ZADANIA DO WYKONANIA:
(a) Jak długo, według tekstu o barze dla graczy, trwały przygotowania do otwarcia PadBaru?
(b) W rekordach, od wiersza zawierającego "Of (81,58) |" do wiersza zawierającego "5. pixel 51 3" włącznie, zamień "camera" na "viewer". Przepisz wyłącznie te wiersze, resztę pozostawiając bez zmian.

TEKST DO PRZECZYTANIA:

2014-10-24

Bar dla wygranych

Dla jednych konsola do gier komputerowych i kufel piwa to sposób na udany wieczór, dla innych – sposób na intratny biznes.

Bar dla wygranych fot. freeimages.com

Paweł Typiak oraz Bartosz Pawluczuk otworzyli w Lublinie bar dla graczy, bo chcieli zaoferować coś więcej, niż kufel piwa. Inspiracją były reakcje ich znajomych, którzy świetnie się bawili podczas domowych imprez przy konsoli. Właściciele baru stwierdzili, że takie emocje doskonale nadają się do lokalu.  

Przygotowania do otwarcia PadBaru trwały ponad dwa lata. Największe trudności sprawiło nam znalezienie odpowiedniego lokalu. Wiele energii poświęciliśmy też na wprowadzenie rozwiązań technicznych pozwalających zainstalować w lokalu konsole do gry w taki sposób, by można było szybko przepiąć je na inne stanowisko – mówi Paweł Typiak, współwłaściciel baru. – Gdybyśmy otwierali zwykły bar, przygotowania trwałyby z pewnością dużo krócej. Jednak nam zależało na tym, żeby w PadBarze dobrze czuli się zarówno dobrzy gracze, jak i amatorzy, którzy po konsolę sięgają od czasu do czasu – dodaje.

Na rynku jest coraz więcej konsoli wymagających od gracza aktywności fizycznej, a nie tylko siedzenia przed ekranem i naciskania klawiszy, dlatego w barze trzeba zorganizować przestrzeń również na zaawansowane urządzenia do sterowania grą (np. mata do gier tanecznych, czy pistolet). Warto też zaaranżować trochę przestrzeni dla gości, którzy będą chcieli odpocząć po wyczerpujących konsolowych zmaganiach. 

Istotna jest również lokalizacja, chociaż nie ma reguły dotyczącej miejsca, które gwarantuje sukces baru. Dobra lokalizacja, to np. starówka lub deptak, ale bardzo często na brak klientów nie narzekają również puby usytuowane na osiedlach mieszkaniowych. Jednak w tym drugim przypadku trzeba zadbać o promocję miejsca i zachęcić klientów do tego, żeby skręcili w boczną uliczkę, by trafić właśnie do nas.

WYODRĘBNIONE DANE:
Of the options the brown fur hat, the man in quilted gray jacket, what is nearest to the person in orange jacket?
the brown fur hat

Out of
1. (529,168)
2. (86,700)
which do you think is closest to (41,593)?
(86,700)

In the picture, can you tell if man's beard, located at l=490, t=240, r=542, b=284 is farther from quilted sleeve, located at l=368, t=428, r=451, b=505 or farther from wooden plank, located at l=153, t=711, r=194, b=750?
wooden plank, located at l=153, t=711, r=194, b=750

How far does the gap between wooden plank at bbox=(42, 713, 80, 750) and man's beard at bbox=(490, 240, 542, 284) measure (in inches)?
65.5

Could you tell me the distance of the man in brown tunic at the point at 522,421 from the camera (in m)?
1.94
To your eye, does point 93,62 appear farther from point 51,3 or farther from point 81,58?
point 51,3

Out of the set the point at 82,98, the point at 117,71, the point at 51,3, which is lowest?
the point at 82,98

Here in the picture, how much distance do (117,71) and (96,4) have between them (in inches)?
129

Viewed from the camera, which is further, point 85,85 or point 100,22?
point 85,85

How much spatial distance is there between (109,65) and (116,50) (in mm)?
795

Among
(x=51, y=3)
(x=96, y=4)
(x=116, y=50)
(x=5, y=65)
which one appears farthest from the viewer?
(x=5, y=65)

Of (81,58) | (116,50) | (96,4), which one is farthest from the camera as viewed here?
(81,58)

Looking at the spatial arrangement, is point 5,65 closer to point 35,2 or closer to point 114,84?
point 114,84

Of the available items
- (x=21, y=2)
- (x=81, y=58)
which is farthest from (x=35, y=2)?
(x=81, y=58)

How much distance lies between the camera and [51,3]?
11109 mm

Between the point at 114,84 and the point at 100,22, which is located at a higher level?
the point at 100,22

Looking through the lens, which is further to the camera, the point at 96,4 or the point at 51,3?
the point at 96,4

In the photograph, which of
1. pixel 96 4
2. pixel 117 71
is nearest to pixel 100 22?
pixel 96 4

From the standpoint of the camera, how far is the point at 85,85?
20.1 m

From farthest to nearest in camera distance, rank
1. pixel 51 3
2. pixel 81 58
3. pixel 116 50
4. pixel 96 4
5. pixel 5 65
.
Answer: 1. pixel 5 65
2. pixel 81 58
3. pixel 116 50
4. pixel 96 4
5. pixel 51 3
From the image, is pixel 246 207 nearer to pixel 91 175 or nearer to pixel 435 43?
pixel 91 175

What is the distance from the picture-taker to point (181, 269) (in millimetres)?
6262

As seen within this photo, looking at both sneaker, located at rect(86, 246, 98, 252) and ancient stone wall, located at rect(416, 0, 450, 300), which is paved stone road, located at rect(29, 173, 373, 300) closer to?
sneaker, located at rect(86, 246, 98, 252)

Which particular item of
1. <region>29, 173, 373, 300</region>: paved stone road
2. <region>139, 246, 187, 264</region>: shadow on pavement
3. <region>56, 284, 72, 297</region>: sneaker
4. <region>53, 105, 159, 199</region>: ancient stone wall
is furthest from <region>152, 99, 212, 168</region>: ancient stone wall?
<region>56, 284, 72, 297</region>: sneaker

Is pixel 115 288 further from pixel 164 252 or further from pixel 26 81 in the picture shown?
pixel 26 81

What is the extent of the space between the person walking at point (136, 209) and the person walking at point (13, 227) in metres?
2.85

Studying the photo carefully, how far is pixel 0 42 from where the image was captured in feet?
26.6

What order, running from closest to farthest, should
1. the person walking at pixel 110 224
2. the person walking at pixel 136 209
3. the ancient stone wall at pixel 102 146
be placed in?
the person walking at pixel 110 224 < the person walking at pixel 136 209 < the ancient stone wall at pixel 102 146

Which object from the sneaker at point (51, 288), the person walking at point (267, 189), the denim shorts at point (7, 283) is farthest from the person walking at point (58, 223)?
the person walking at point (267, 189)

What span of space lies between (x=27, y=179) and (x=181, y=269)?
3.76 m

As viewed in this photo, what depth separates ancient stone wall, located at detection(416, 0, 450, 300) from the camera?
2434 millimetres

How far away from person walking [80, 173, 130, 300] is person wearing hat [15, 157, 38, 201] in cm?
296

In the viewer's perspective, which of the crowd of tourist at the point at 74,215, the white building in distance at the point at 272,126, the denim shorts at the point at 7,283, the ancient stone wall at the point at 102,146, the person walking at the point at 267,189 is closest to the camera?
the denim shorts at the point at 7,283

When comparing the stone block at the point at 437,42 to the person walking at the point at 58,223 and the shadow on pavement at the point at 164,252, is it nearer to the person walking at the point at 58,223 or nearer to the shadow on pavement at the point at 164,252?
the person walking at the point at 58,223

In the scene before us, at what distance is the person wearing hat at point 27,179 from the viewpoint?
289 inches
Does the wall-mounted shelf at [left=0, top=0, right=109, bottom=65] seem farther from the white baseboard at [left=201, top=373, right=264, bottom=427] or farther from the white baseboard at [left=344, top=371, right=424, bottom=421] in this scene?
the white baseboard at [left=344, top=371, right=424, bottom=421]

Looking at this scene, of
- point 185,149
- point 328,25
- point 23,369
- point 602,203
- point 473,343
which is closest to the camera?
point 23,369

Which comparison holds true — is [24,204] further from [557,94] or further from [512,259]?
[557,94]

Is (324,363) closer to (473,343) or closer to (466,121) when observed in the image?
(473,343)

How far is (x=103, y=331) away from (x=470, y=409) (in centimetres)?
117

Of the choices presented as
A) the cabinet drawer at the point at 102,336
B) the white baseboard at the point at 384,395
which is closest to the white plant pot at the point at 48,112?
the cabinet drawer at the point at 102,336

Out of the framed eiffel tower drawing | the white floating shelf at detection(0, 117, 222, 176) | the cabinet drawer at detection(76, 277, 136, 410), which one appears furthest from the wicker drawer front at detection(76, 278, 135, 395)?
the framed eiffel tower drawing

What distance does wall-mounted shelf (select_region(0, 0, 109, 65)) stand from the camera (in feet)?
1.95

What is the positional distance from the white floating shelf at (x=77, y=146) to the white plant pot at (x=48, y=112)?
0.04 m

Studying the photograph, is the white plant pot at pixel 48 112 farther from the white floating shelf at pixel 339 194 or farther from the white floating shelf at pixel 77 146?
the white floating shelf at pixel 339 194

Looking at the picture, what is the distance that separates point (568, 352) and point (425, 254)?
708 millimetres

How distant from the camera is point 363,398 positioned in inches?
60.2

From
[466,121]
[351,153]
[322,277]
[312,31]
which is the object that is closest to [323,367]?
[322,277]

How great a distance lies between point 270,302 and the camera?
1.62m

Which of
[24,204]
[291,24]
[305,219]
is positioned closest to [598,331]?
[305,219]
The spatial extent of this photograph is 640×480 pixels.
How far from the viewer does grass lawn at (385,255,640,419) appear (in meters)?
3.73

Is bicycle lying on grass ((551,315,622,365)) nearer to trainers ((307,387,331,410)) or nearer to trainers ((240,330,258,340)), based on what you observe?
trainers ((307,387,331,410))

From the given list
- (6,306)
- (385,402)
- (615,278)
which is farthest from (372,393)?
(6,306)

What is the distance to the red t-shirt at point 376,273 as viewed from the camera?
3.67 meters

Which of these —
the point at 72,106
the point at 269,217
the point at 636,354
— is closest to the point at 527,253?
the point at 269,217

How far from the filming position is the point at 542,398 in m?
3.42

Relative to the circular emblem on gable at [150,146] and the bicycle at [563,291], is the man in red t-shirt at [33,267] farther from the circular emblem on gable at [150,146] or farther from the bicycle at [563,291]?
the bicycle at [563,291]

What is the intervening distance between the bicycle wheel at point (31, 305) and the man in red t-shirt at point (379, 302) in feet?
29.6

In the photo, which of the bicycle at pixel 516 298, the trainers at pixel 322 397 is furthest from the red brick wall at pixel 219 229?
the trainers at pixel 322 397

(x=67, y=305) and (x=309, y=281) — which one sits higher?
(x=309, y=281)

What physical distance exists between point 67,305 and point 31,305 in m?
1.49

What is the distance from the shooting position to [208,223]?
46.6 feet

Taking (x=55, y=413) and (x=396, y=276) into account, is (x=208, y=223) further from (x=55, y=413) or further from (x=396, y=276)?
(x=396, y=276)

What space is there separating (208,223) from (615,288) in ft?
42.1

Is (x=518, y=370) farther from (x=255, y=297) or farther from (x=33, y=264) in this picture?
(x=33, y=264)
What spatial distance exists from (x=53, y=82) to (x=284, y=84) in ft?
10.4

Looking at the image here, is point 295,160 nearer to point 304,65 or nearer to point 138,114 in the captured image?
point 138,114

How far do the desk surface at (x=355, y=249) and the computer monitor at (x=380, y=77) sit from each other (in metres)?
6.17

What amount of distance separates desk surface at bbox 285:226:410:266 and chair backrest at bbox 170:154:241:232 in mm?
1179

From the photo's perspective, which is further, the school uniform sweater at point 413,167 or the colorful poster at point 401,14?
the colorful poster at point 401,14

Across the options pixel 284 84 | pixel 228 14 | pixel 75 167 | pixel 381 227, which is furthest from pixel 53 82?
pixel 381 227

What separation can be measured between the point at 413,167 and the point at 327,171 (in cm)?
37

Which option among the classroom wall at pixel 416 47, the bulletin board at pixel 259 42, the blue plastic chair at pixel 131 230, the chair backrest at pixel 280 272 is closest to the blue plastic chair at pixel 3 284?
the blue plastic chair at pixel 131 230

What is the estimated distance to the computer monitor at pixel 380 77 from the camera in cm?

ROZWIĄZANIA PO KOLEI:
(a) Ponad dwa lata.

(b)
Of (81,58) | (116,50) | (96,4), which one is farthest from the viewer as viewed here?
(81,58)

Looking at the spatial arrangement, is point 5,65 closer to point 35,2 or closer to point 114,84?
point 114,84

Of the available items
- (x=21, y=2)
- (x=81, y=58)
which is farthest from (x=35, y=2)?
(x=81, y=58)

How much distance lies between the viewer and [51,3]?
11109 mm

Between the point at 114,84 and the point at 100,22, which is located at a higher level?
the point at 100,22

Looking through the lens, which is further to the viewer, the point at 96,4 or the point at 51,3?
the point at 96,4

In the photograph, which of
1. pixel 96 4
2. pixel 117 71
is nearest to pixel 100 22?
pixel 96 4

From the standpoint of the viewer, how far is the point at 85,85?
20.1 m

From farthest to nearest in viewer distance, rank
1. pixel 51 3
2. pixel 81 58
3. pixel 116 50
4. pixel 96 4
5. pixel 5 65
.
Answer: 1. pixel 5 65
2. pixel 81 58
3. pixel 116 50
4. pixel 96 4
5. pixel 51 3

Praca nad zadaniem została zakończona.